*What you have to do*. Exact repetition is required: reproduce every line of the data.

*Extracted records*.
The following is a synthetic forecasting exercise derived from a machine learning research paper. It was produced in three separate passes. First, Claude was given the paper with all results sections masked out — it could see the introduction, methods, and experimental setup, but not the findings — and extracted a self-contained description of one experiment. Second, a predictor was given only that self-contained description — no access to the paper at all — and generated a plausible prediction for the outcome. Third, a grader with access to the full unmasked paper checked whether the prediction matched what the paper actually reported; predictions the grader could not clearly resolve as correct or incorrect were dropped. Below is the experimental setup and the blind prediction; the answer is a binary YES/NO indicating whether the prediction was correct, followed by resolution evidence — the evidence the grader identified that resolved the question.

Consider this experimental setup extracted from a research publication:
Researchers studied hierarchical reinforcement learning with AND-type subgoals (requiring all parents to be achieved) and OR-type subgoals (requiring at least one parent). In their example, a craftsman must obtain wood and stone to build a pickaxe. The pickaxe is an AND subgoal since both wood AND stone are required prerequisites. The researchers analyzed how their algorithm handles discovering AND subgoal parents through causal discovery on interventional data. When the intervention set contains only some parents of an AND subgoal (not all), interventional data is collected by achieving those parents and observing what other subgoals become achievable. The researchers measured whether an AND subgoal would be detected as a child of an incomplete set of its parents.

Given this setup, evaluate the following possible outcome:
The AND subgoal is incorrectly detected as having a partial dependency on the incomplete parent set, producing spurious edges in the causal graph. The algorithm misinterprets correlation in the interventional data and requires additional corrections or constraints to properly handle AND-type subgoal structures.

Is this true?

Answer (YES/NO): NO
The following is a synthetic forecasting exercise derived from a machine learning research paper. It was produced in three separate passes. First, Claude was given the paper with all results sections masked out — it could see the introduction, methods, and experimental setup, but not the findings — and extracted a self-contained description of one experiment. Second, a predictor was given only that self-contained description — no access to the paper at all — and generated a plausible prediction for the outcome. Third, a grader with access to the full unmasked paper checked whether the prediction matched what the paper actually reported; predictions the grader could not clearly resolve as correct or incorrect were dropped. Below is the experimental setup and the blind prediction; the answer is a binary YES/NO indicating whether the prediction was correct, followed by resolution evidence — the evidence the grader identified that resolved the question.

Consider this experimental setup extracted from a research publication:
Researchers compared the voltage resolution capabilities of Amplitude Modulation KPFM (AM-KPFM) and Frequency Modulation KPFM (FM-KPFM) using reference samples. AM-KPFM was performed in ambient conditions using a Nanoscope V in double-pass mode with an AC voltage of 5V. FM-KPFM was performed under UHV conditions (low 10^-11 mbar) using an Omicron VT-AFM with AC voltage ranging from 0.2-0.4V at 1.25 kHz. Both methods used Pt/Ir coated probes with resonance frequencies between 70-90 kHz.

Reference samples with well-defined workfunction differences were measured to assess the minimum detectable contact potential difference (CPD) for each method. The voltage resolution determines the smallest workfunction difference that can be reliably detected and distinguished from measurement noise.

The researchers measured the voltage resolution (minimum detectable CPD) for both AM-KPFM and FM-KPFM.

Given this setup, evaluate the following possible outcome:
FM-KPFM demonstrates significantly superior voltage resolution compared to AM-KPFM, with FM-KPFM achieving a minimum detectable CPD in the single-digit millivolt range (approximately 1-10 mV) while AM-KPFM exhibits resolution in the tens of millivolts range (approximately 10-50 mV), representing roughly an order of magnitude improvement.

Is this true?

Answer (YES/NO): NO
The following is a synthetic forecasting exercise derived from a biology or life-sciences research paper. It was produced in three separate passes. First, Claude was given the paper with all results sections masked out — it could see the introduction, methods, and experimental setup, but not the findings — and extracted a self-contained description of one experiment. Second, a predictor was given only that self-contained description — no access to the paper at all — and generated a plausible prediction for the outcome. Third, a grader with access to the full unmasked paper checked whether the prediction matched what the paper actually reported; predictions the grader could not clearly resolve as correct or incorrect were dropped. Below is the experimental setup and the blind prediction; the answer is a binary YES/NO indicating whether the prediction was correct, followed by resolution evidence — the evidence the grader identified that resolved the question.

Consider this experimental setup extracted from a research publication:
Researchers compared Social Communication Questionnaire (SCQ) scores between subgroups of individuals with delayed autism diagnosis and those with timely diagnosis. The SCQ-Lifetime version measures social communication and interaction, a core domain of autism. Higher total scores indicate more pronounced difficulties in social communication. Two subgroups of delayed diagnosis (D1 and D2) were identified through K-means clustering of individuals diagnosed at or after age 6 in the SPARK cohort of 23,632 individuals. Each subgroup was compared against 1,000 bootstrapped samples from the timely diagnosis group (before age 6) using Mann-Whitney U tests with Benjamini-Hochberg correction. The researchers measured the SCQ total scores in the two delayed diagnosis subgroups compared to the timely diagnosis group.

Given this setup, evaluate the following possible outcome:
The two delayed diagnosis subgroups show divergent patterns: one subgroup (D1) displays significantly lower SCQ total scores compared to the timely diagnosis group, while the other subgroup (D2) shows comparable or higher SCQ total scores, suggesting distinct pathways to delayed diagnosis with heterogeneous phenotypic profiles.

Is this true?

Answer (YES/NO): YES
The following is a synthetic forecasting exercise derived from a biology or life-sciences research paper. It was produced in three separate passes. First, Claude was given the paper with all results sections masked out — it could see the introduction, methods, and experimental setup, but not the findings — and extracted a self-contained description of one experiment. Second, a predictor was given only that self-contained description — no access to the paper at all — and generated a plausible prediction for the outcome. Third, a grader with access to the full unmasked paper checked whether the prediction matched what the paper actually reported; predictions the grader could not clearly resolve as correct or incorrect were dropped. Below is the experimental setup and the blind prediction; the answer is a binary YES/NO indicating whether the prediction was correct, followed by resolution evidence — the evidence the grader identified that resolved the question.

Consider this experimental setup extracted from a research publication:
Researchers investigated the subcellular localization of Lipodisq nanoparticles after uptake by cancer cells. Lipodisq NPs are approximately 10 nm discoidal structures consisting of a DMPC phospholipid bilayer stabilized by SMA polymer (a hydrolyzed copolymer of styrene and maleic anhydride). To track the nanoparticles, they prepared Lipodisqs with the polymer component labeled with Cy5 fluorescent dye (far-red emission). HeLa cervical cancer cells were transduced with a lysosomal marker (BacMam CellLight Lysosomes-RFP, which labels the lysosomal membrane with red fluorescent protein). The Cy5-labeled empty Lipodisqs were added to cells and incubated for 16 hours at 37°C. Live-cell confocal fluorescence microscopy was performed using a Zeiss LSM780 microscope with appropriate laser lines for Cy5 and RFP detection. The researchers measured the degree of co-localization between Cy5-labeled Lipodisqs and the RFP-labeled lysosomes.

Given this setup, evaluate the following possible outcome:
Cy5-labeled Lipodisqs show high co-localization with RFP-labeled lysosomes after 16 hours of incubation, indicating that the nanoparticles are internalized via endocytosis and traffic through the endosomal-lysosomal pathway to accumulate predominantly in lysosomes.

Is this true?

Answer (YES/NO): YES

*Answer for the task*.
The following is a synthetic forecasting exercise derived from a machine learning research paper. It was produced in three separate passes. First, Claude was given the paper with all results sections masked out — it could see the introduction, methods, and experimental setup, but not the findings — and extracted a self-contained description of one experiment. Second, a predictor was given only that self-contained description — no access to the paper at all — and generated a plausible prediction for the outcome. Third, a grader with access to the full unmasked paper checked whether the prediction matched what the paper actually reported; predictions the grader could not clearly resolve as correct or incorrect were dropped. Below is the experimental setup and the blind prediction; the answer is a binary YES/NO indicating whether the prediction was correct, followed by resolution evidence — the evidence the grader identified that resolved the question.

Consider this experimental setup extracted from a research publication:
Researchers studied hierarchical reinforcement learning with AND-type subgoals (requiring all parents to be achieved) and OR-type subgoals (requiring at least one parent). In their example, a craftsman must obtain wood and stone to build a pickaxe. The pickaxe is an AND subgoal since both wood AND stone are required prerequisites. The researchers analyzed how their algorithm handles discovering AND subgoal parents through causal discovery on interventional data. When the intervention set contains only some parents of an AND subgoal (not all), interventional data is collected by achieving those parents and observing what other subgoals become achievable. The researchers measured whether an AND subgoal would be detected as a child of an incomplete set of its parents.

Given this setup, evaluate the following possible outcome:
The AND subgoal is incorrectly detected as having a partial dependency on the incomplete parent set, producing spurious edges in the causal graph. The algorithm misinterprets correlation in the interventional data and requires additional corrections or constraints to properly handle AND-type subgoal structures.

Is this true?

Answer (YES/NO): NO
The following is a synthetic forecasting exercise derived from a machine learning research paper. It was produced in three separate passes. First, Claude was given the paper with all results sections masked out — it could see the introduction, methods, and experimental setup, but not the findings — and extracted a self-contained description of one experiment. Second, a predictor was given only that self-contained description — no access to the paper at all — and generated a plausible prediction for the outcome. Third, a grader with access to the full unmasked paper checked whether the prediction matched what the paper actually reported; predictions the grader could not clearly resolve as correct or incorrect were dropped. Below is the experimental setup and the blind prediction; the answer is a binary YES/NO indicating whether the prediction was correct, followed by resolution evidence — the evidence the grader identified that resolved the question.

Consider this experimental setup extracted from a research publication:
Researchers compared the voltage resolution capabilities of Amplitude Modulation KPFM (AM-KPFM) and Frequency Modulation KPFM (FM-KPFM) using reference samples. AM-KPFM was performed in ambient conditions using a Nanoscope V in double-pass mode with an AC voltage of 5V. FM-KPFM was performed under UHV conditions (low 10^-11 mbar) using an Omicron VT-AFM with AC voltage ranging from 0.2-0.4V at 1.25 kHz. Both methods used Pt/Ir coated probes with resonance frequencies between 70-90 kHz.

Reference samples with well-defined workfunction differences were measured to assess the minimum detectable contact potential difference (CPD) for each method. The voltage resolution determines the smallest workfunction difference that can be reliably detected and distinguished from measurement noise.

The researchers measured the voltage resolution (minimum detectable CPD) for both AM-KPFM and FM-KPFM.

Given this setup, evaluate the following possible outcome:
FM-KPFM demonstrates significantly superior voltage resolution compared to AM-KPFM, with FM-KPFM achieving a minimum detectable CPD in the single-digit millivolt range (approximately 1-10 mV) while AM-KPFM exhibits resolution in the tens of millivolts range (approximately 10-50 mV), representing roughly an order of magnitude improvement.

Is this true?

Answer (YES/NO): NO
The following is a synthetic forecasting exercise derived from a biology or life-sciences research paper. It was produced in three separate passes. First, Claude was given the paper with all results sections masked out — it could see the introduction, methods, and experimental setup, but not the findings — and extracted a self-contained description of one experiment. Second, a predictor was given only that self-contained description — no access to the paper at all — and generated a plausible prediction for the outcome. Third, a grader with access to the full unmasked paper checked whether the prediction matched what the paper actually reported; predictions the grader could not clearly resolve as correct or incorrect were dropped. Below is the experimental setup and the blind prediction; the answer is a binary YES/NO indicating whether the prediction was correct, followed by resolution evidence — the evidence the grader identified that resolved the question.

Consider this experimental setup extracted from a research publication:
Researchers compared Social Communication Questionnaire (SCQ) scores between subgroups of individuals with delayed autism diagnosis and those with timely diagnosis. The SCQ-Lifetime version measures social communication and interaction, a core domain of autism. Higher total scores indicate more pronounced difficulties in social communication. Two subgroups of delayed diagnosis (D1 and D2) were identified through K-means clustering of individuals diagnosed at or after age 6 in the SPARK cohort of 23,632 individuals. Each subgroup was compared against 1,000 bootstrapped samples from the timely diagnosis group (before age 6) using Mann-Whitney U tests with Benjamini-Hochberg correction. The researchers measured the SCQ total scores in the two delayed diagnosis subgroups compared to the timely diagnosis group.

Given this setup, evaluate the following possible outcome:
The two delayed diagnosis subgroups show divergent patterns: one subgroup (D1) displays significantly lower SCQ total scores compared to the timely diagnosis group, while the other subgroup (D2) shows comparable or higher SCQ total scores, suggesting distinct pathways to delayed diagnosis with heterogeneous phenotypic profiles.

Is this true?

Answer (YES/NO): YES
The following is a synthetic forecasting exercise derived from a biology or life-sciences research paper. It was produced in three separate passes. First, Claude was given the paper with all results sections masked out — it could see the introduction, methods, and experimental setup, but not the findings — and extracted a self-contained description of one experiment. Second, a predictor was given only that self-contained description — no access to the paper at all — and generated a plausible prediction for the outcome. Third, a grader with access to the full unmasked paper checked whether the prediction matched what the paper actually reported; predictions the grader could not clearly resolve as correct or incorrect were dropped. Below is the experimental setup and the blind prediction; the answer is a binary YES/NO indicating whether the prediction was correct, followed by resolution evidence — the evidence the grader identified that resolved the question.

Consider this experimental setup extracted from a research publication:
Researchers investigated the subcellular localization of Lipodisq nanoparticles after uptake by cancer cells. Lipodisq NPs are approximately 10 nm discoidal structures consisting of a DMPC phospholipid bilayer stabilized by SMA polymer (a hydrolyzed copolymer of styrene and maleic anhydride). To track the nanoparticles, they prepared Lipodisqs with the polymer component labeled with Cy5 fluorescent dye (far-red emission). HeLa cervical cancer cells were transduced with a lysosomal marker (BacMam CellLight Lysosomes-RFP, which labels the lysosomal membrane with red fluorescent protein). The Cy5-labeled empty Lipodisqs were added to cells and incubated for 16 hours at 37°C. Live-cell confocal fluorescence microscopy was performed using a Zeiss LSM780 microscope with appropriate laser lines for Cy5 and RFP detection. The researchers measured the degree of co-localization between Cy5-labeled Lipodisqs and the RFP-labeled lysosomes.

Given this setup, evaluate the following possible outcome:
Cy5-labeled Lipodisqs show high co-localization with RFP-labeled lysosomes after 16 hours of incubation, indicating that the nanoparticles are internalized via endocytosis and traffic through the endosomal-lysosomal pathway to accumulate predominantly in lysosomes.

Is this true?

Answer (YES/NO): YES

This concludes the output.